Last accessed by truenas (hostid=xxxxxxxx) at Sun May 4 22:22:53 2025
The pool can be imported, use 'zpool import -f' to import the pool.
root@x[~]# zpool import -o readonly=on tank_x -R /mnt -f
root@x[~]# zpool status -v
...
pool: tank_x
state: ONLINE
scan: scrub repaired 0B in 06:10:31 with 0 errors on Sun Apr 27 06:10:33 2025
remove: Removal of vdev 0 copied 754G in 1h6m, completed on Thu Oct 19 11:31:49 2023
6.08M memory used for removed device mappings
config:
NAME STATE READ WRITE CKSUM
tank_x ONLINE 0 0 0
mirror-1 ONLINE 0 0 0
xxxxxxxx-d937-41c0-b751-xxxxxxxxxxxx ONLINE 0 0 0
xxxxxxxx-662b-4ef7-bb89-xxxxxxxxxxxx ONLINE 0 0 0
mirror-2 ONLINE 0 0 0
xxxxxxxx-2bf0-47f5-ad4a-xxxxxxxxxxxx ONLINE 0 0 0
xxxxxxxx-d1f6-4357-853b-xxxxxxxxxxxx ONLINE 0 0 0
errors: No known data errors
After the problem data pool was imported, I immediately used the “zfs send | zfs receive” commands to transfer the data sets one by one to the normal server.
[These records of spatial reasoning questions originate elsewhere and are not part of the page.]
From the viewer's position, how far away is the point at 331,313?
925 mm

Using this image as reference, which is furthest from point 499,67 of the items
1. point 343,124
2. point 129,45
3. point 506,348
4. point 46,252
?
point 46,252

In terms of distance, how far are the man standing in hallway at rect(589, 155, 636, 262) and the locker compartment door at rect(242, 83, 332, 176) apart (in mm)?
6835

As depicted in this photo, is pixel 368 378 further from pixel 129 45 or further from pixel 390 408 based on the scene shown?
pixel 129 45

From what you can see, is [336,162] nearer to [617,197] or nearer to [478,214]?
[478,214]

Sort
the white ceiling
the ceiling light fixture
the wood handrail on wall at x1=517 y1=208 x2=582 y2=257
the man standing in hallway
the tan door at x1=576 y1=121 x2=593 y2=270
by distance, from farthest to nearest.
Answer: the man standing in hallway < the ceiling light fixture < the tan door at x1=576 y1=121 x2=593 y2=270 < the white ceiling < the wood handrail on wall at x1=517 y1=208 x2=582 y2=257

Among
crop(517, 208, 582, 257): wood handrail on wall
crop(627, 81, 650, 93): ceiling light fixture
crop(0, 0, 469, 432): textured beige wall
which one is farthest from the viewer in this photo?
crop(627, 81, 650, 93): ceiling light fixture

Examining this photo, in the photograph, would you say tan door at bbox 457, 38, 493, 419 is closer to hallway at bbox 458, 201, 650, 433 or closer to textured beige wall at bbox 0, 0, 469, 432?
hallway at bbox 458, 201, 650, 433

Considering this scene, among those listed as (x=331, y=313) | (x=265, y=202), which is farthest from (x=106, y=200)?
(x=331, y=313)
It should be noted that if you use the default App storage of TrueNAS Scale, please remember to back up the data sets under ix-apps!!!
Use “zfs list” to view all data sets.
Fortunately, all data can be read out (a lot of family memories).
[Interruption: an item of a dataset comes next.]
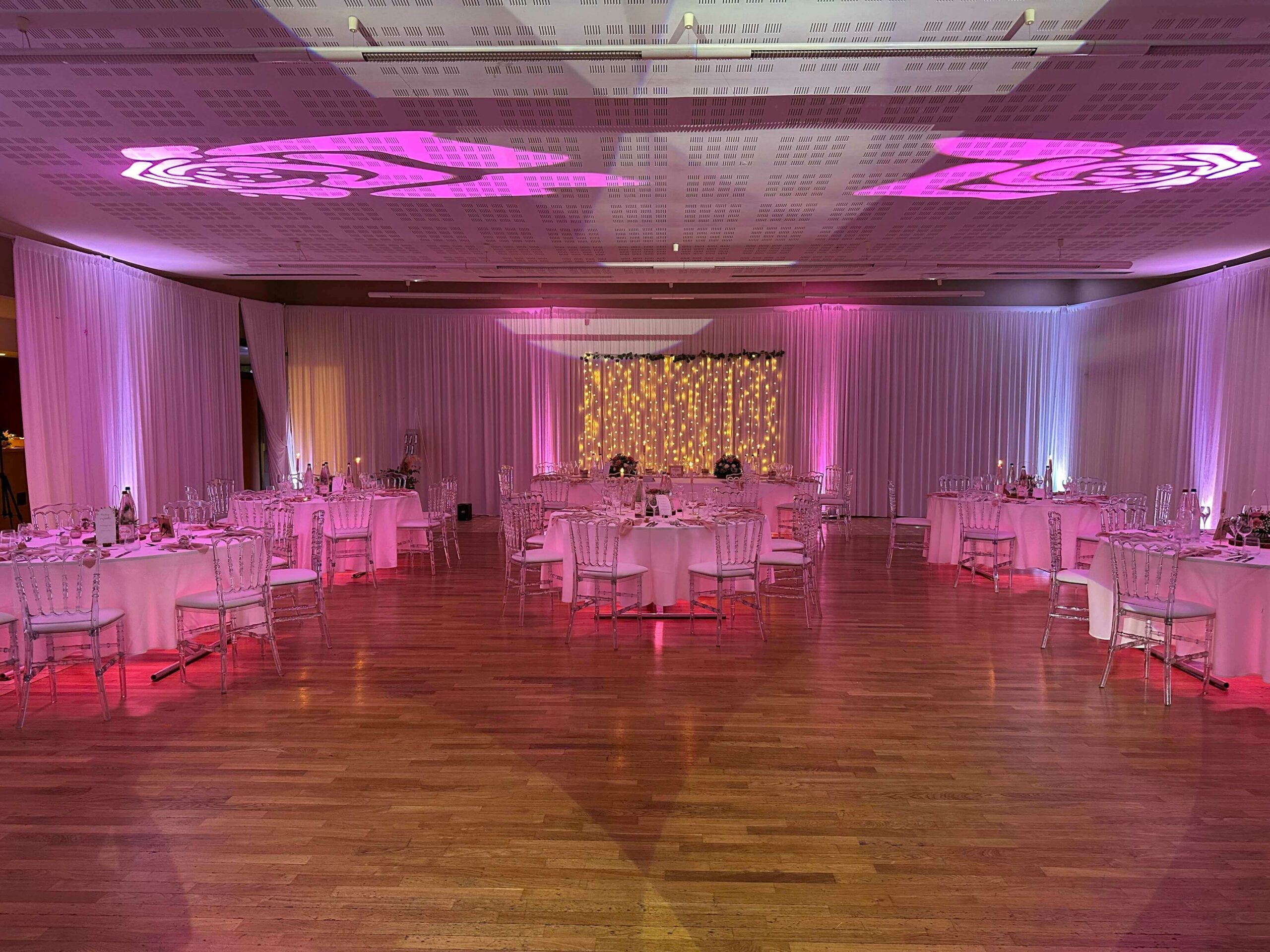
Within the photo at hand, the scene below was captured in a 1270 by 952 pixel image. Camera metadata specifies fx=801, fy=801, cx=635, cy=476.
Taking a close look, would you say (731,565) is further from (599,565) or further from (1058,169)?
(1058,169)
After completing the data backup, I restarted to WinPE and ran Victoria to scan the four hard drives.
The quick scan result found no errors, and the slow full scan has not yet ended, but judging from the progress, the probability of errors in the hard disk itself is not high.
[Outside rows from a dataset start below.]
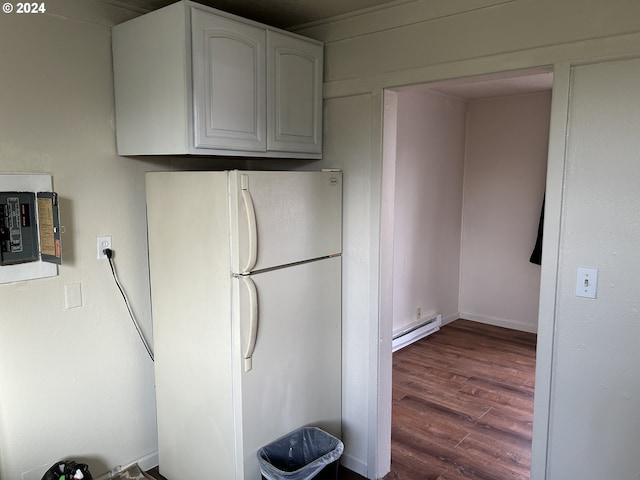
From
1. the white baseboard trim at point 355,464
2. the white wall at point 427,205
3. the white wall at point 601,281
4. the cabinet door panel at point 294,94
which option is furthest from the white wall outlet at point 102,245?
the white wall at point 427,205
The recovery method I have found from searching the forum so far is that after backing up the data, I must delete the original data pool, create a new data pool, and then write the data back to the new data pool.
I will perform data pool recovery according to the above method after the hard disk scan is completed.
The above records are for reference by other TrueNASers who have the same problem.
For this failure, I have several doubts, and I hope you will give me some advice.
- After importing the problem pool in read-only mode, what do the “remove” and “vdev 0” information displayed by the command “zpool status -v” mean?
remove: Removal of vdev 0 copied 754G in 1h6m, completed on Thu Oct 19 11:31:49 2023
6.08M memory used for removed device mappings
- Is there a situation where even read-only mode cannot be imported?
- I remember that ZIL was striped and stored on the hard disk of the data pool when there was no SLOG device.
If the boot-pool crashes due to instability caused by overheating of the USB SSD, and there happens to be a write operation at this time, will the ZIL be damaged and cause the entire pool to crash?
Can this problem be avoided if two separate USB SSDs are used to form a mirror as the boot-pool? - If I install Optane as the SLOG device of the data pool on the idle PCIe4.0x16 slot of the machine, can this problem be avoided?
If a SLOG device is added to the data pool and this problem occurs, do I have to install the SLOG device on a working server to import the data pool in read-only mode? - Are there other possibilities that may cause this problem? Are there any suggestions to avoid this problem?